Sabe-se, hoje, que a prisão reforça os valores negativos do condenado. O réu tem um código de valores distinto daquele da sociedade. Por isso, o centro de gravidade das reformas situa-se nas sanções, na reação penal. Daí a advertência de Claus Roxin de (...) não ser exagero dizer que a pena privativa de liberdade de curta duração, em vez de prevenir delitos, promove-os. (BITENCOURT, 2007)

 

           Por conta de todas essas injustiças (entre elas a impunidade dos criminosos do colarinho branco) e crise no sistema punitivo, está se ampliando entre os operadores do direito uma corrente que defende que as penas privativas de liberdade limitem-se às penas de longa duração e àqueles condenados efetivamente perigosos e de difícil recuperação. 

 

Propõe-se, assim, aperfeiçoar a pena privativa de liberdade, quando necessária, e substituí-la, quando possível e recomendável. Todas as reformas de nossos dias deixam patente o descrédito na grande esperança depositada na pena de prisão, como forma quase que exclusiva de controle social formalizado. Pouco mais de dois séculos foram suficientes para se constatar sua mais absoluta falência em termos de medidas retributivas e preventivas. (BITENCOURT, 2007)

 

          Não há como negar, e nem é preciso analisar as estatísticas, pois está explícito que os crimes, as contravenções e todas as condutas indesejadas não estão desaparecendo com o rigor da lei penal. Buscar penas mais humanas e não fazer coro àqueles que querem retroceder aos tempos medievais da prisão perpétua e pena de morte aparece como uma  alternativa compatível, pois “somar ao dano do crime a dor da pena, é multiplicar danos” (KARAM, 2006).           4. CONSIDERAÇÕES FINAIS           A sensação generalizada de insegurança e a realidade da violência impõe-nos a repensar o papel da pena e da prisão e a criar mecanismos eficazes de contenção e até mesmo de eliminação da criminalidade. O sistema penitenciário que aí está posto não cumpre há muito tempo a sua verdadeira função, e as respostas dadas atualmente em nada têm contribuído para melhorar a segurança. Pior que isso, têm sim contribuído para estigmatizar ainda mais os já excluídos e para servir de palanque à elite política, que faz as leis para que os outros cumpram.           Porém, pensar de forma isolada em políticas criminais e penitenciárias não vai resolver o problema da criminalidade e da marginalização. A mudança no sistema punitivo brasileiro deve vir acompanhada de uma mudança social. Não podemos pensar apenas em punir as condutas criminosas, mas também nos preocupar em não deixá-las acontecer. Não basta encarcerar os “criminosos”, mas criar condições para que os potenciais criminosos, hoje meninos nas favelas ou nas ruas das grandes cidades, possam ter oportunidades de seguir outro caminho.             A mudança social começa por cada um de nós, em não nos deixarmos envolver pela deformada opinião pública, massa de manobra da elite dominante. Em não aplaudirmos discursos pobres de promessas de leis mais severas. Vamos cobrar de nossos políticos que o Estado expanda sua atuação nas políticas sociais. O fim da criminalidade, ou, para não soar como utopia, a sua contenção, passa necessariamente pela superação dos desequilíbrios econômico-sociais.

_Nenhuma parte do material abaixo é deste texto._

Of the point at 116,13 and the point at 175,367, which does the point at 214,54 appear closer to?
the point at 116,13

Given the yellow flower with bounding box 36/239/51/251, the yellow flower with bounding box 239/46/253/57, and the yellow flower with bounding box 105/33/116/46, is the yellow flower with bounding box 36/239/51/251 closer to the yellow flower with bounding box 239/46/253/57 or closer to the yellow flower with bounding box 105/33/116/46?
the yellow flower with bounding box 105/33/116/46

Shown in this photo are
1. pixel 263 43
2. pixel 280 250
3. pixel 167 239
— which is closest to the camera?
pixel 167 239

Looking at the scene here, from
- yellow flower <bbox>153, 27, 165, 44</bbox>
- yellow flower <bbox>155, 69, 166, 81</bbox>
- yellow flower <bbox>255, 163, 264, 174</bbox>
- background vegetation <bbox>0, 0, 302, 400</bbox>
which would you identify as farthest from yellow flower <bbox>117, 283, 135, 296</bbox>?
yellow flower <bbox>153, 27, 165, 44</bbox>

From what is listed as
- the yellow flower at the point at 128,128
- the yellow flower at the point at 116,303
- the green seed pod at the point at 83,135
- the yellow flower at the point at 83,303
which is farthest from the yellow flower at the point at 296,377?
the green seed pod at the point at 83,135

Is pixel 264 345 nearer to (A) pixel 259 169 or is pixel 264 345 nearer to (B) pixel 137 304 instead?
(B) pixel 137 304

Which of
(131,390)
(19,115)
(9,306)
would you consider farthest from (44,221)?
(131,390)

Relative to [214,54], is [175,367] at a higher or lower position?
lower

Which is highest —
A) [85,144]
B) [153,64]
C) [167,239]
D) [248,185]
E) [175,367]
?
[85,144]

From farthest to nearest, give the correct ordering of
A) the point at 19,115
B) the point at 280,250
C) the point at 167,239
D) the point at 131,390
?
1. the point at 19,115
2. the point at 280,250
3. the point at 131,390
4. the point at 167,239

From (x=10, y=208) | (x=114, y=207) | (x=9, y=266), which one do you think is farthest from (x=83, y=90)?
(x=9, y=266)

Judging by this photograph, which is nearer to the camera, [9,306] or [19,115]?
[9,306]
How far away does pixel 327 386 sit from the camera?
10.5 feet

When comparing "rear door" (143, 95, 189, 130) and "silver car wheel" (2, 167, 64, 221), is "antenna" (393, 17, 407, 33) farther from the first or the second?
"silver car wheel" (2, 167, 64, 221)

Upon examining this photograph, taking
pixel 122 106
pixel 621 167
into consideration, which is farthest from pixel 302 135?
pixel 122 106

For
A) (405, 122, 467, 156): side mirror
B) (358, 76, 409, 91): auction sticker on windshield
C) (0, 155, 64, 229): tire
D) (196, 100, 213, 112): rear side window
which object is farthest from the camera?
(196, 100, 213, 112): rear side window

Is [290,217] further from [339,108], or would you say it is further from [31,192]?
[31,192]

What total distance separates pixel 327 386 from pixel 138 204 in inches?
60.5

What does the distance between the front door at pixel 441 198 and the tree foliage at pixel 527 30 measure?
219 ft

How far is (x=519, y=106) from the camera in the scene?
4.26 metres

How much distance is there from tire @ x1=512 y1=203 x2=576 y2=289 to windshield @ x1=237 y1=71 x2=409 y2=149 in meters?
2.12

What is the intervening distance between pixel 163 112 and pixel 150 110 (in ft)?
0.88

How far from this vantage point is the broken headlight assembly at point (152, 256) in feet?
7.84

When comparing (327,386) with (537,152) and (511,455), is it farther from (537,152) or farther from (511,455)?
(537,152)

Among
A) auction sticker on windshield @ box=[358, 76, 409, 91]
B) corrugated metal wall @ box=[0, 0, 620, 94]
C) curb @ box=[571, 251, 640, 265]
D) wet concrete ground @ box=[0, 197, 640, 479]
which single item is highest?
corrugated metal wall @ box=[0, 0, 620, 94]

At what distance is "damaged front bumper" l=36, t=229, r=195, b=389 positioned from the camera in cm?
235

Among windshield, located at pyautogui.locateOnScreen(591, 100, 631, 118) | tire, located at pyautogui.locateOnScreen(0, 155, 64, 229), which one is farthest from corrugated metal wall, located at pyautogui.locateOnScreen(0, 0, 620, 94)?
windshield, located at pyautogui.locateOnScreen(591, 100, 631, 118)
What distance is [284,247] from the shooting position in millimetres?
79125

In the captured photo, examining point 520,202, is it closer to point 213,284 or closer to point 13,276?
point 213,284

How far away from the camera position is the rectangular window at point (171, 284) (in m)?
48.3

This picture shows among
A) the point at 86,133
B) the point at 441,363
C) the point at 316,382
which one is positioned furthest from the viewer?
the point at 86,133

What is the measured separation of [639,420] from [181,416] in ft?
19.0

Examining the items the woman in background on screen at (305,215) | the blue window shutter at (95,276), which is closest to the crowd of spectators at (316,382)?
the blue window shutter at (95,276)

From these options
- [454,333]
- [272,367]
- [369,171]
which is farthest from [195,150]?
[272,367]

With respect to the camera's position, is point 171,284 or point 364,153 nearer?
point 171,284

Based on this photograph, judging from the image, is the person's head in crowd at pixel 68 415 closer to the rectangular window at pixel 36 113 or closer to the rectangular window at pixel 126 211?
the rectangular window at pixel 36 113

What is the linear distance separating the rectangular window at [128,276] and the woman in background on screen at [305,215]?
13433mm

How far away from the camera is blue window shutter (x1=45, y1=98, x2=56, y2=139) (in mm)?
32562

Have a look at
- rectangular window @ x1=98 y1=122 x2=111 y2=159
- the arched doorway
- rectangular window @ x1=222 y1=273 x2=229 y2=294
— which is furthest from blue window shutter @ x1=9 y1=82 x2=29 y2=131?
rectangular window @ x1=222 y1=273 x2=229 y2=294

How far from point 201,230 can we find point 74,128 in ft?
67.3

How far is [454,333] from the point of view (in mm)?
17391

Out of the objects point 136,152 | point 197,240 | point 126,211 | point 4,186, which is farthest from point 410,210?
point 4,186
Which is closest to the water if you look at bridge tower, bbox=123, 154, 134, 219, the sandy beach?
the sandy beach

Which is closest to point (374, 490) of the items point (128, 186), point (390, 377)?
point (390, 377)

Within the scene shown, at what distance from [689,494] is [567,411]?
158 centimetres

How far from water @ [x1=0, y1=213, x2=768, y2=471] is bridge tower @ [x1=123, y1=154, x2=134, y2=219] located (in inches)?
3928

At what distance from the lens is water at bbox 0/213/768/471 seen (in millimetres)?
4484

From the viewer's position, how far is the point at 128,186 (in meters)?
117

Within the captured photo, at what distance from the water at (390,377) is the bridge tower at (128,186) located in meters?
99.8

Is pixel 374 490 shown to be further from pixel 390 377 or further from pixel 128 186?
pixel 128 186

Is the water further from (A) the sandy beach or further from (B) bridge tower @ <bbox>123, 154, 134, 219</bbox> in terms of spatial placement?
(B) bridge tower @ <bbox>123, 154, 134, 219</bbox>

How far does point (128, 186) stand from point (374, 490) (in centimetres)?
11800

REFERÊNCIAS BITENCOURT, Cezar Roberto. Pena de Prisão Perpétua. Disponível na internet: http://www.cjf.gov.br/revista/PainelIV-2.htm. Acesso em 10/06/2007. GOMES, Luiz Flávio. FUNÇÕES DA PENA NO DIREITO PENAL BRASILEIRO.  (Publicada no Juris Síntese nº 59 - MAI/JUN de 2006) KARAM, Maria Lúcia. Expansão do poder punitivo e violação dos direitos fundamentais. Disponível na internet: http://www.mundojuridico.adv.br

PRAZERES, José de Ribamar Sanches. O Direito Penal Simbólico Brasileiro. Disponível na internet: http://www.pgj.ma.gov.br/simbolico.html

 

Como citar o texto:

FEIJÓ, Isabel Cristina.A falência do sistema punitivo brasileiro. Boletim Jurídico, Uberaba/MG, a. 4, nº 240. Disponível em https://www.boletimjuridico.com.br/artigos/direito-penal/1813/a-falencia-sistema-punitivo-brasileiro. Acesso em 2 set. 2007.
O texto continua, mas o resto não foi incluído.